Some people have the intent to purchase their home and stay there forever, while others have shorter-term plans . Both are great options to have, but in order to work out smoothly, need to be approached differently. This U.S. News & World Report article by Ray Boss Jr.provides simple guidelines to better position yourself if you’re buying a home that isn’t going to be your “forever” home.
Choosing the Right Home
No matter how long you plan on staying in your house, you always want to make sure you make a strong investment. This not only applies to your monthly mortgage payments and other out-of-pocket expenses, but also to its future resale ability when it’s time to sell.
Location, location, location. To focus on investing in your resale ability, begin by concentrating on the one thing you can’t change – the location of the property. Gather as much information as possible by looking to a number of different sources.
Investigate the neighborhood. If you’re out viewing the home in the day and feel comfortable enough, talk to a couple of the neighbors or go to the closest park and ask people how they like the neighborhood. Try to gauge whether it is on the up or downswing, and ask if there are any major upcoming changes.
Know Your Limits. As for the house itself, you will need to ask yourself just how comfortable you are taking on projects. Keep this in mind: Smaller projects generally elicit a higher return on investment. They are less likely to lead to cost overruns and delays. You will have to evaluate both your willingness to put in sweat equity and hire a contractor, versus wanting a move-in ready house that you may have to pay more for.
Return on Investment
No matter how much you have, throwing money away is never a good idea. But why should a stronger focus be placed on return of investment with a five- to seven-year home versus a forever home? For the simple reason that most projects will be one-and-done and should a project go south and need to be either fixed or completely redone, you have less time to recoup the cost.

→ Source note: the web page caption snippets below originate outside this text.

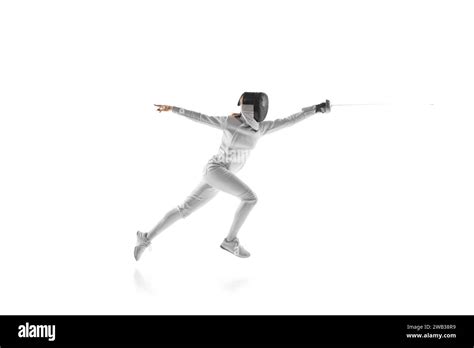 Dynamic portrait of fierce sportswoman while lightning-fast fencing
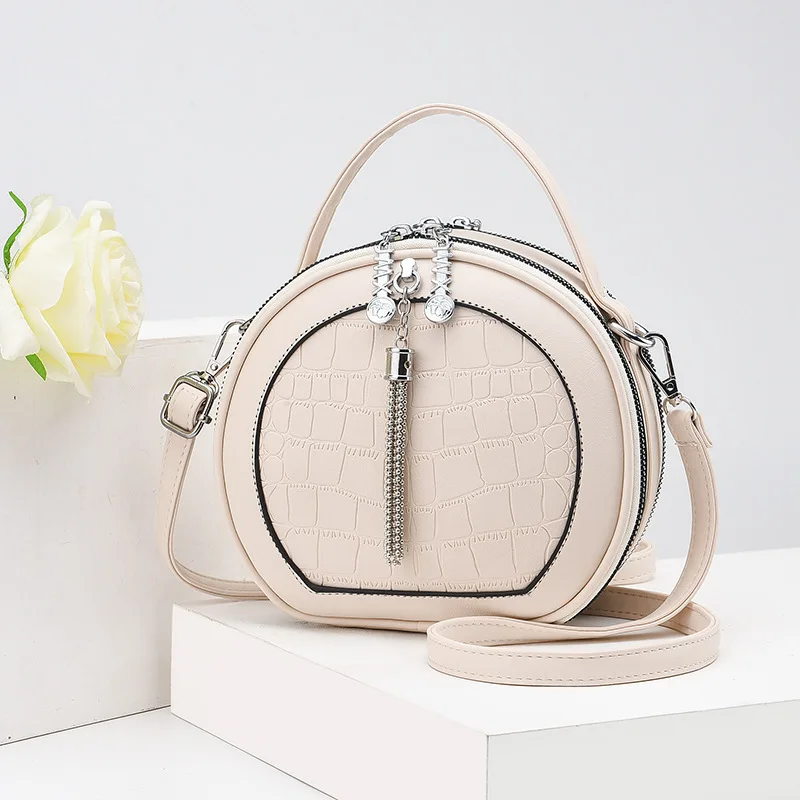 

Small bag women 2021 new fashion round women's bag single shoulder slung round cake bag portable mini round bag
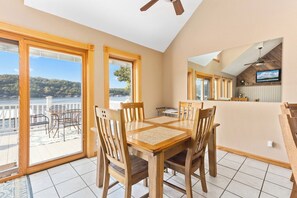A dining area with a table and chairs, large windows with a view of the water, and a ceiling fan. - Casa Del Sol - Three Bedroom House, Sleeps 10 (Rocky Mount)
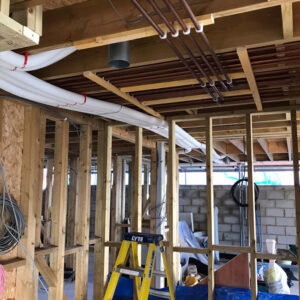 A close-up view of a building under construction. Exposed pipes of various sizes and materials, including metal and insulated white pipes, hang from the unfinished ceiling.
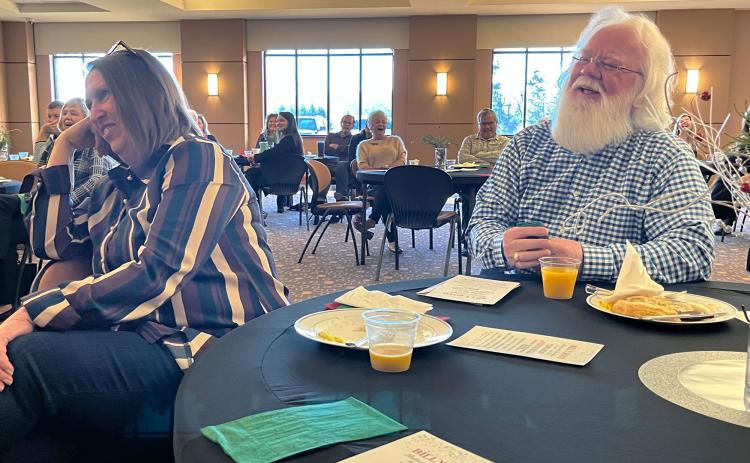 Billy Boyd and his wife Martha share a laugh during remarks at Boyd’s retirement breakfast Thursday morning at Habersham EMC headquarters. Boyd was the United Way Executive Director for the last seven years. MATTHEW OSBORNE/Staff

Make wise choices. When you buy a house, you’ll undoubtedly have a long list of items to fix and personalize it so it truly feels like your home.
It’s all about the return. According to Remodeling Magazine’s 2015 Cost vs. Value Report, the highest return on investment is likely to be yielded through smaller projects which will enhance the curb appeal of the home, including replacing the front door (101.8 percent), the garage door (88.4 percent), and siding (80.7 percent).
Exterior projects have a great ROI, but simple projects such as painting, decorating, changing handles and fixtures can give the house a personalized facelift without labor costs if you choose to undertake the task yourself.
Find the sweet spot. While you want your house to be aesthetically pleasing inside and out to create both a homey environment while you’re living there and an easier house to sell when the time comes, you also don’t want to overimprove. Take time on the weekends to visit open houses in your neighborhood to see what improvements are generally being made, and then follow the sales online to better judge what is creating the best resale value.